I am terrified that I will always misread the signs, or that because I abhor being made to feel awkward for being myself (and yet myself is… not broken, but different than “normal,” normal being neurotypical), that I’ll never find someone who accepts me. It frightens me a great deal, and the older I get, the less hope I have, and the quicker I want to believe that “this guy” is the “One.”
Meanwhile, the other side of that is that because I’m always myself, sometimes guys who I’m not attracted to misread my signals and assume that I’m so open and comfortable with them because I’m equally attracted to them as they are to me.
The reality is that, unless I have a reason to think they don’t accept me as I am, I go into the situation being myself, my true self, sans mask until they give me reason to put one on.

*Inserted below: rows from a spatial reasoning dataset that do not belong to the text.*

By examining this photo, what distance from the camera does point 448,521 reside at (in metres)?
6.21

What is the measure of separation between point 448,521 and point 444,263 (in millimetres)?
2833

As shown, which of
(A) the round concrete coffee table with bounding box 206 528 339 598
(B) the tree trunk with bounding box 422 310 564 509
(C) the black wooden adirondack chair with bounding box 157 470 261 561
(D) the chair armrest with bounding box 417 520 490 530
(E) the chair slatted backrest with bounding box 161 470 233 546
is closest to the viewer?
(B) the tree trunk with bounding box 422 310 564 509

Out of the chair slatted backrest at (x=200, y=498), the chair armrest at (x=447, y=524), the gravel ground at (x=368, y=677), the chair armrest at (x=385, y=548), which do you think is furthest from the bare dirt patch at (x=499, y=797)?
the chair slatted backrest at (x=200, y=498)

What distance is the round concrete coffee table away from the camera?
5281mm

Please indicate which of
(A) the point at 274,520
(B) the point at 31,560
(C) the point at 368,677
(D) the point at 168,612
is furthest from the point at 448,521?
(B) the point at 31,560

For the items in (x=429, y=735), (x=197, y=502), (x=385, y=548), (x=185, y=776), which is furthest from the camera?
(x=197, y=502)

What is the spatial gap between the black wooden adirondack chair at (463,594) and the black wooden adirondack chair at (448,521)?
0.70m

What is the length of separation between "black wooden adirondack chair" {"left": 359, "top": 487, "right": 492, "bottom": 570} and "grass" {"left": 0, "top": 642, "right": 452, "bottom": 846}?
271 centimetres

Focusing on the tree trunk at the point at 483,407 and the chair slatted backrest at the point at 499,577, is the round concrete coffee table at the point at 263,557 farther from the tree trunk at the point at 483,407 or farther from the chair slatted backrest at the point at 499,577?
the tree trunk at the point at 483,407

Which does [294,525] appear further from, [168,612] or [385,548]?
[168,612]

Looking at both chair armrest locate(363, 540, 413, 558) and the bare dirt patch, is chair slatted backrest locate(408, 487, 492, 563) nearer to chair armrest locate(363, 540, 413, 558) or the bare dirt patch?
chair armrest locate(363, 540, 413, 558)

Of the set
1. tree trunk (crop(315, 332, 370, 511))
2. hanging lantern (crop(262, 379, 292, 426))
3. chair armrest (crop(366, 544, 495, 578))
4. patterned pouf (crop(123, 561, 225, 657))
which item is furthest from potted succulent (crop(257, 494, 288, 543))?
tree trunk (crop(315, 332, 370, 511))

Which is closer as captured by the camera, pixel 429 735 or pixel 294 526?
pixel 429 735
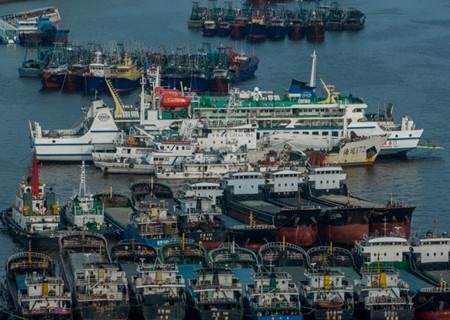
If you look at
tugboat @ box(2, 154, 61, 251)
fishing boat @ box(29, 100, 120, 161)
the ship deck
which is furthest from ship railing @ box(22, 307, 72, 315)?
fishing boat @ box(29, 100, 120, 161)

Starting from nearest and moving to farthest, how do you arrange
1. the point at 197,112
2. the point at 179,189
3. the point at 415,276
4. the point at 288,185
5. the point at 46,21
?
the point at 415,276 → the point at 288,185 → the point at 179,189 → the point at 197,112 → the point at 46,21

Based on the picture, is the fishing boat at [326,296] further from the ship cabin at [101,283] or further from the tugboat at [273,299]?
the ship cabin at [101,283]

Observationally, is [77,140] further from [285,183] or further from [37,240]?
[37,240]

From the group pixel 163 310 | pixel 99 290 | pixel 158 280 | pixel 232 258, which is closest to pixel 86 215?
pixel 232 258

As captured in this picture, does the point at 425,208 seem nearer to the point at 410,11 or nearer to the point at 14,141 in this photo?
the point at 14,141

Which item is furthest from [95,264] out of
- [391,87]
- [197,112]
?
[391,87]
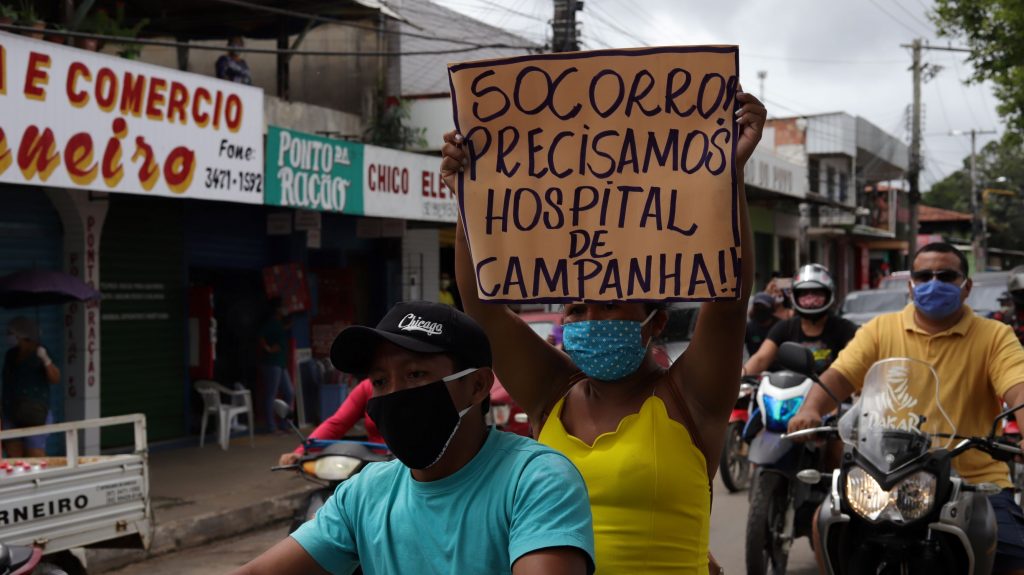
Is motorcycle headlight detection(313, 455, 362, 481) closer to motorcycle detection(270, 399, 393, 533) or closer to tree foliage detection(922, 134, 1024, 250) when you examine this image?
motorcycle detection(270, 399, 393, 533)

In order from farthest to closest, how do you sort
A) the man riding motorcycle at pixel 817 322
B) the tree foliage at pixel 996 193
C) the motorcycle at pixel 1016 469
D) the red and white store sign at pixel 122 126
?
the tree foliage at pixel 996 193, the red and white store sign at pixel 122 126, the man riding motorcycle at pixel 817 322, the motorcycle at pixel 1016 469

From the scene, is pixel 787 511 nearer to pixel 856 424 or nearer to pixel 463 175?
pixel 856 424

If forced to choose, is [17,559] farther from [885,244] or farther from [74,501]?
[885,244]

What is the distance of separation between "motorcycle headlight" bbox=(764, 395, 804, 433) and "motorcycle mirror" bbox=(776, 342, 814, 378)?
72.8 inches

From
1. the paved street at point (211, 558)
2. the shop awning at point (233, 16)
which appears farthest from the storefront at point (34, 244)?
the shop awning at point (233, 16)

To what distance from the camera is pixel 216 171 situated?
11.2 meters

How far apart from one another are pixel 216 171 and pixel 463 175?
28.3 ft

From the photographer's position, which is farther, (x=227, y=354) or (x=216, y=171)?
(x=227, y=354)

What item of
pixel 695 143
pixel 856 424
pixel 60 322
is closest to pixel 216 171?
pixel 60 322

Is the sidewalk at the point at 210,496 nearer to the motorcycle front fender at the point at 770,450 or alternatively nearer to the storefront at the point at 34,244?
the storefront at the point at 34,244

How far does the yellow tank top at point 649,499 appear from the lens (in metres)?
2.78

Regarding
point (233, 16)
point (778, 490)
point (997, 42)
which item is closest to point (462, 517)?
point (778, 490)

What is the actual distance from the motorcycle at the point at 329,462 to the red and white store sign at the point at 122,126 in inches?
171

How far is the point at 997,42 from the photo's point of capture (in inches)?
955
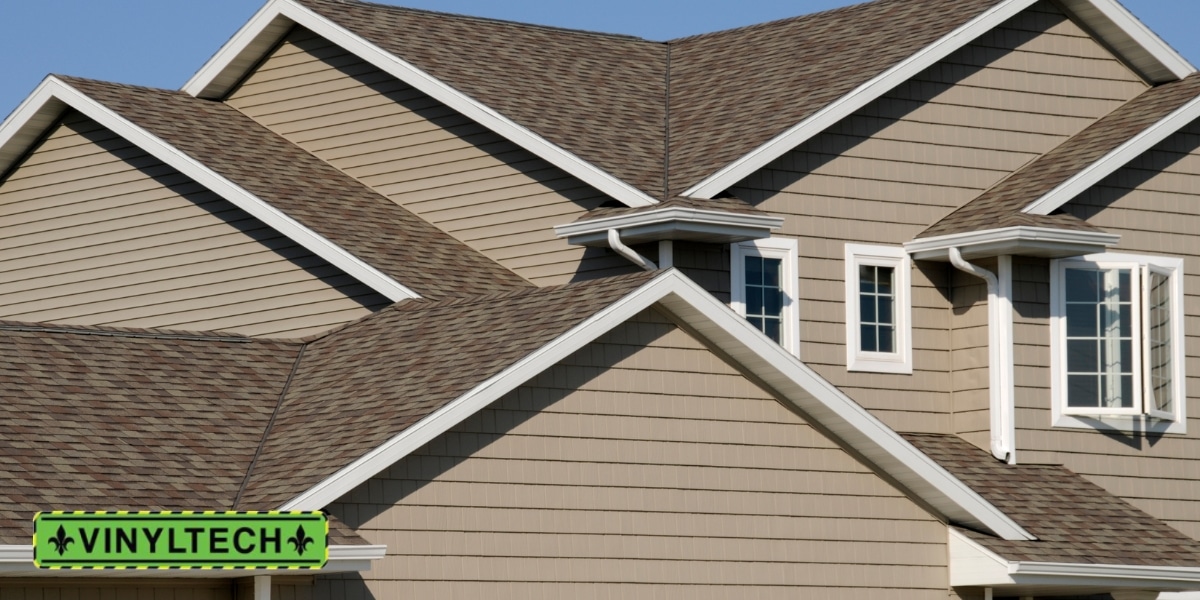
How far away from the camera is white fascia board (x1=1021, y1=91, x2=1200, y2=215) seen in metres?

It has nothing to do with attraction.
With that Last Guy (which is from here on out his nickname, I suppose, even though there has already been the hint of more than one after him), I was myself, and he accepted that person and was himself with me. What I misread was that his comfort level was similar to how I am with guys I’m not attracted to: I wasn’t special to him, he didn’t think of me as important, I was just some girl. Though he got upset any time I pointed that out.
Then, because there were cultural differences that I was not aware of, I never realized that he didn’t have the same feelings for me until I was past the point of logic. This was made worse because every time I began to believe him, I’d tell someone and they’d tell me that no, he just wasn’t aware of how he felt because he wasn’t allowing himself to feel. And then my hope would be built up all over again.
And now, because of an accident, one that once it happened, I’d hoped would be my miracle, he and I can’t even be friends. The way he handled the situation is unacceptable to me, and the way it upset me seems to be unacceptable to some people whom I considered friends. The result is that I lost an entire group of friends that chose him over me, without even telling me that there was a choice to be made.
I’m having to learn via Facebook that I’ve been kicked out.
But, the situation has taught me a lot about myself and how I interact with people, and I suppose that is worth something.